## TO BE DONE:
Please locate every line in the listing below that contains the string "options" and copy each of those lines out in full. Case counts: a line matches only if its capitalization is identical.

## GIVEN DATA:
>>>>

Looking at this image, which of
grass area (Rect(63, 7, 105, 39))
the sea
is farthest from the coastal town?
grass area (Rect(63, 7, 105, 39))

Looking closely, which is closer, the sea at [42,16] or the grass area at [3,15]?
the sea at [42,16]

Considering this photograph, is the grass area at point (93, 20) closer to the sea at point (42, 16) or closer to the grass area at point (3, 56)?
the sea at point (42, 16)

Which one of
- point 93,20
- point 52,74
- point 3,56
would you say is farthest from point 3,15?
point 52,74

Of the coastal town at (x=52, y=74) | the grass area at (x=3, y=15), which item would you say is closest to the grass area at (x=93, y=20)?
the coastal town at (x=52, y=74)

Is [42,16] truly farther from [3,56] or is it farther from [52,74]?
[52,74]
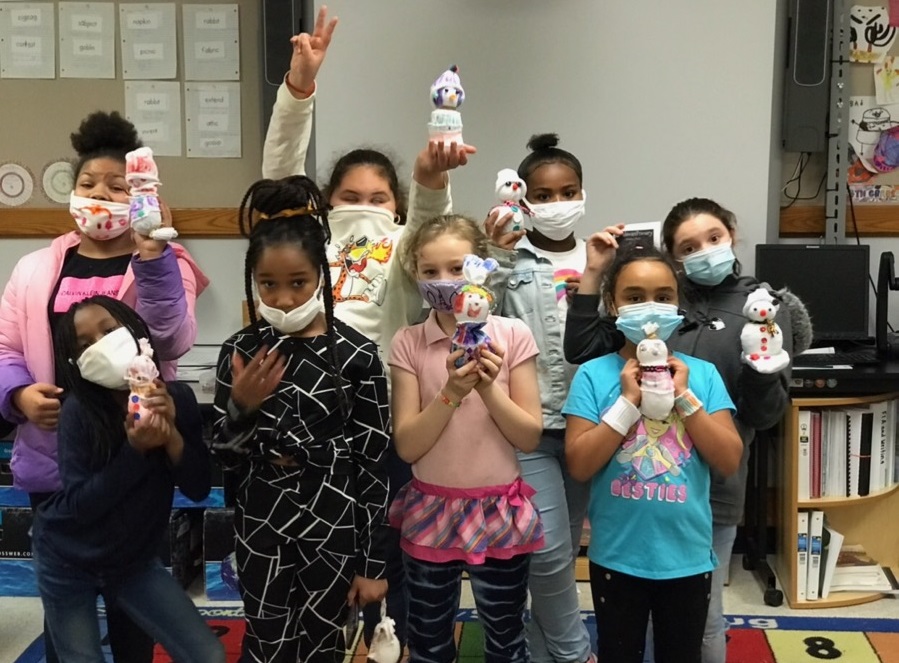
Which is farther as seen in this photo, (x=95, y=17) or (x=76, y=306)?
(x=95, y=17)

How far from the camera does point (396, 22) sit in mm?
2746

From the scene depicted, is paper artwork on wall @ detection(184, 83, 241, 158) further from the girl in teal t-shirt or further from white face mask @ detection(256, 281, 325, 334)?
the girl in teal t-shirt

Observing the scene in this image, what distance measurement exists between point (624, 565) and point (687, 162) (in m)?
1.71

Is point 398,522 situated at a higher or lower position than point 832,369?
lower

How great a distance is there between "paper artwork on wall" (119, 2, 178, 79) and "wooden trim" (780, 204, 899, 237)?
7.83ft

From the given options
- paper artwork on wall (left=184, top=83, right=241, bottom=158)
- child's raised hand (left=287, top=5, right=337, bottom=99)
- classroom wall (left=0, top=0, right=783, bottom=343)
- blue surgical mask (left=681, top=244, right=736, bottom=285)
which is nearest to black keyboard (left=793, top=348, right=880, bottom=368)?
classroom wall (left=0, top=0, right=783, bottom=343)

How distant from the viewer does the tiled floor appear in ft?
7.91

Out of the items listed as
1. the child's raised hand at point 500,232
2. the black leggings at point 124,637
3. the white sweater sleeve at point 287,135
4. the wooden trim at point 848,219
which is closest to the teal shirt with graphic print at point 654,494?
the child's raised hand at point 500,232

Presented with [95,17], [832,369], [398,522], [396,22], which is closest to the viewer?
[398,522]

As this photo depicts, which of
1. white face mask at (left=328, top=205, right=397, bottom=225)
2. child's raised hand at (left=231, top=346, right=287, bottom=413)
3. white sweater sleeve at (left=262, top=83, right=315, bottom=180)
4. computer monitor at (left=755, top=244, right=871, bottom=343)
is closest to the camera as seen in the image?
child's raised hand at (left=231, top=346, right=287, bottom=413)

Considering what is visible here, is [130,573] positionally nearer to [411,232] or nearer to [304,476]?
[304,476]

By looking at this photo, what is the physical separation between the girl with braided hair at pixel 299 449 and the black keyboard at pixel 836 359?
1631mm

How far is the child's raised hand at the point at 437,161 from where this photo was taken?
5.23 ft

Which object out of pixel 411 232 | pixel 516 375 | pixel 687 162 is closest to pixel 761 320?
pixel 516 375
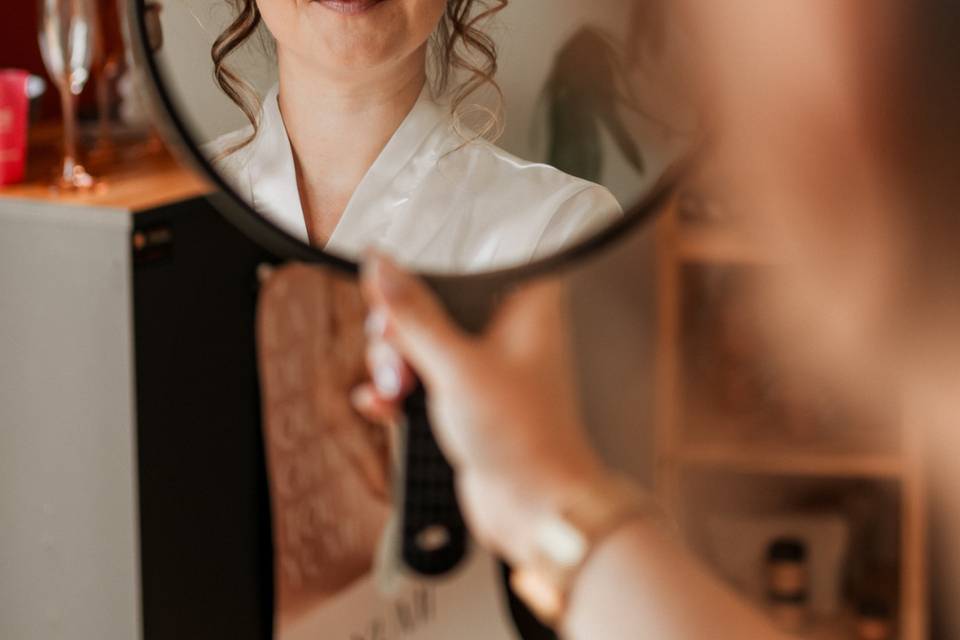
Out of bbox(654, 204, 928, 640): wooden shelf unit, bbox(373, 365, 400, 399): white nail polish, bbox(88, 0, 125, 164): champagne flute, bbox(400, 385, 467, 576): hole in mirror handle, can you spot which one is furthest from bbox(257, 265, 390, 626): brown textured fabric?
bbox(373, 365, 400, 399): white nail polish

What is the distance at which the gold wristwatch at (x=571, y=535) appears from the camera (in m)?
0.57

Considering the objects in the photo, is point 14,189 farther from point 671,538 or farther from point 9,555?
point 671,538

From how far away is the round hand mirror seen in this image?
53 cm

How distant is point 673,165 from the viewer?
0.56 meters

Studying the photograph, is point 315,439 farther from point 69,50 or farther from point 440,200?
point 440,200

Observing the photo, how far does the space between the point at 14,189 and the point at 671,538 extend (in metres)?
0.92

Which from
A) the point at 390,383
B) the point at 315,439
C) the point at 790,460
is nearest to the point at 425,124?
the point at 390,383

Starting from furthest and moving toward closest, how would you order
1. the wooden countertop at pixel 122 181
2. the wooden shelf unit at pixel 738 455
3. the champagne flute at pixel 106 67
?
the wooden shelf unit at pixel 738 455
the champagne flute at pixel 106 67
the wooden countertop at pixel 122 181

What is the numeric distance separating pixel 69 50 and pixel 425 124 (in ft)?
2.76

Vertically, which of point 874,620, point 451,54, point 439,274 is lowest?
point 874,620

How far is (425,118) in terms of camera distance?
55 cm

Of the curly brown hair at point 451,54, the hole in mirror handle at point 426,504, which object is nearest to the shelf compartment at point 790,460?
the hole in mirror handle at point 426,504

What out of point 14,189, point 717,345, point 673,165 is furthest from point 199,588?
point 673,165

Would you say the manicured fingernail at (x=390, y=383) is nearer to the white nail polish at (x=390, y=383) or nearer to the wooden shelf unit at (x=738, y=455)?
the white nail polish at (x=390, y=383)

<<<<
>>>>

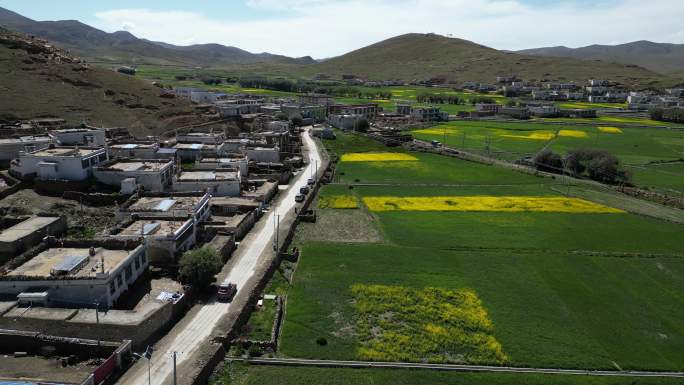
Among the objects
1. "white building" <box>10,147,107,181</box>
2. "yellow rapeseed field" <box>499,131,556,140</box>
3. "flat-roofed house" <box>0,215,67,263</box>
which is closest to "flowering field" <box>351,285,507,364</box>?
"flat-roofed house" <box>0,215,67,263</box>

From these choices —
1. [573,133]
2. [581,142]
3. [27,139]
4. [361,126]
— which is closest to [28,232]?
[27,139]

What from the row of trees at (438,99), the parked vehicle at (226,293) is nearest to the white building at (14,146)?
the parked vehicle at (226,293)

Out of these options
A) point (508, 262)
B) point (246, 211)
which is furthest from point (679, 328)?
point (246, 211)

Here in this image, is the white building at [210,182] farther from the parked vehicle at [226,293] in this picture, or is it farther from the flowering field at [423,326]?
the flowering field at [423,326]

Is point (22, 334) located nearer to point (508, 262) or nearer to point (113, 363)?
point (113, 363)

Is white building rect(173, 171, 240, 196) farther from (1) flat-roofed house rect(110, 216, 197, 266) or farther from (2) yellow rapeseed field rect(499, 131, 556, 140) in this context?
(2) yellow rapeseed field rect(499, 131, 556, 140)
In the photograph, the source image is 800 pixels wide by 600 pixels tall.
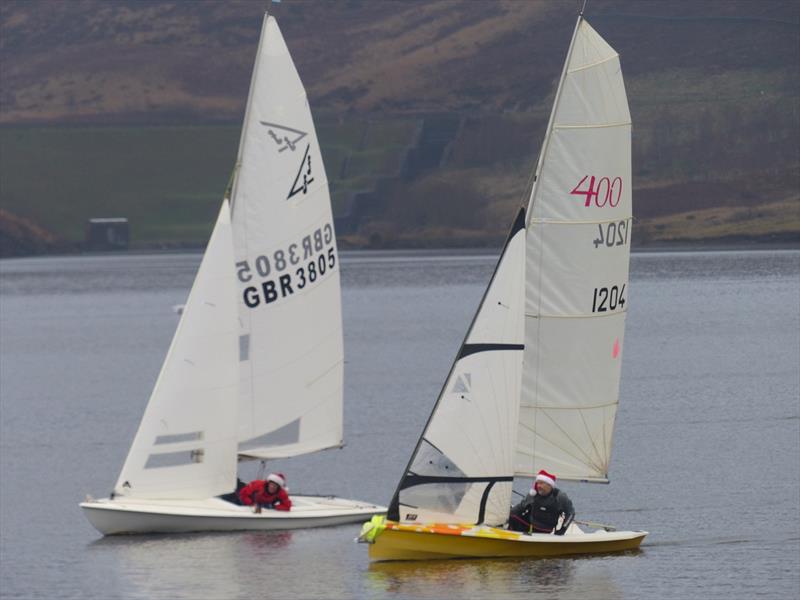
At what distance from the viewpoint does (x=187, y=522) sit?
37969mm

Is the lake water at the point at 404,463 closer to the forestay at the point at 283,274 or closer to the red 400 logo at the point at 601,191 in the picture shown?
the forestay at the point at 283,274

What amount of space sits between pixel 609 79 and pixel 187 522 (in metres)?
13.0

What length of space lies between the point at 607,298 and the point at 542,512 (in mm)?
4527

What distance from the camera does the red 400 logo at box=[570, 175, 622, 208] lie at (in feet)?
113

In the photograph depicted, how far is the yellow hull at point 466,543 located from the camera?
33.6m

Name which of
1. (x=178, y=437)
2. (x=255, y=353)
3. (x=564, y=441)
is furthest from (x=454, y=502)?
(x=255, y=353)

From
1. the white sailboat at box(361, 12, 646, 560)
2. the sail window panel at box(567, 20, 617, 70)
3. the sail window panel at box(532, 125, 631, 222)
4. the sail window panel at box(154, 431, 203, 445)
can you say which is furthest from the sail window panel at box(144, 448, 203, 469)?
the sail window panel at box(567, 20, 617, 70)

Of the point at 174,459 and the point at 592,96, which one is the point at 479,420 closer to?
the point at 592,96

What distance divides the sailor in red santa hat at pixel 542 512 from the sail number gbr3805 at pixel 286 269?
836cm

<<<<
>>>>

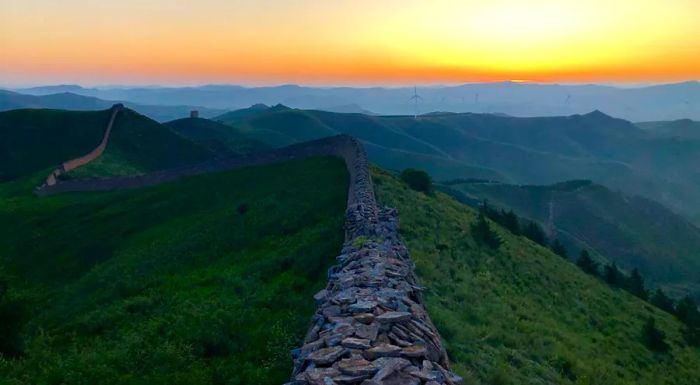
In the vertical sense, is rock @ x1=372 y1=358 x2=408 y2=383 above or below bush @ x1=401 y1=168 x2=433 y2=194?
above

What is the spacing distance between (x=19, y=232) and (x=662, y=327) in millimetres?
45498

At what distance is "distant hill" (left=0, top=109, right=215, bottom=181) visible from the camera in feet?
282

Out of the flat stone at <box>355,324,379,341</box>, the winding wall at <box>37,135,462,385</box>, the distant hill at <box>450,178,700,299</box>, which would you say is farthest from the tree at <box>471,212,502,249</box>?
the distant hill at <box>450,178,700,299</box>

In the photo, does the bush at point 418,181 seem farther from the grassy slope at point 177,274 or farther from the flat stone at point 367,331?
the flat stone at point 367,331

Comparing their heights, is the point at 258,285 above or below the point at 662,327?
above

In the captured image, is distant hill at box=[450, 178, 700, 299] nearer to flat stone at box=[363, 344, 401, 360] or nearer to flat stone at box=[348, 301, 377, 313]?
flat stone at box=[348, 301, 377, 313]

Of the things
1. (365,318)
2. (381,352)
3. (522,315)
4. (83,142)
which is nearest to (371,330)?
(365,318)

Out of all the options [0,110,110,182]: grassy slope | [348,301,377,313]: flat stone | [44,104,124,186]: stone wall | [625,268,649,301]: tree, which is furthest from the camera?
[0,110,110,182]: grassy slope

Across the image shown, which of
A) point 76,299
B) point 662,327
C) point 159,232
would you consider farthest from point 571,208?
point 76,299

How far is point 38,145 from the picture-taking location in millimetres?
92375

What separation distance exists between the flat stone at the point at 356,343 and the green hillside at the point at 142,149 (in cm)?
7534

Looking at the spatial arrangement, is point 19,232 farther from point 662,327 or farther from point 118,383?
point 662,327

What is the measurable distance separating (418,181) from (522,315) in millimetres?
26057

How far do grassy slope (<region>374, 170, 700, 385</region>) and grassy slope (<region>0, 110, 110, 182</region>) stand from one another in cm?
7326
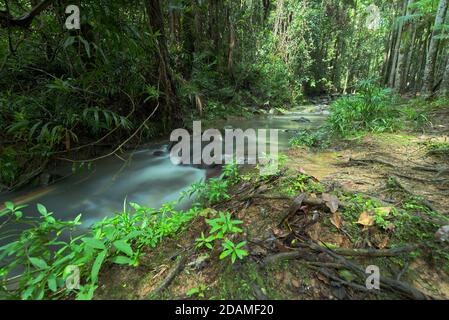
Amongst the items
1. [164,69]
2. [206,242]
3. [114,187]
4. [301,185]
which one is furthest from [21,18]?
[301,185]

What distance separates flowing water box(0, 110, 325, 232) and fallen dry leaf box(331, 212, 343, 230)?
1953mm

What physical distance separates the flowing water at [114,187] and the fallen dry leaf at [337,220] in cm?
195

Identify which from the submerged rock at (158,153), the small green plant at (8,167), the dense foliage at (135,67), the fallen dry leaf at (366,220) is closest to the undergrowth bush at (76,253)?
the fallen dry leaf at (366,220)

<<<<

## THE SOLUTION:
From the given options
Out of these options
Out of all the options [0,110,110,182]: grassy slope | [348,301,377,313]: flat stone | [44,104,124,186]: stone wall | [625,268,649,301]: tree, which is furthest from the camera?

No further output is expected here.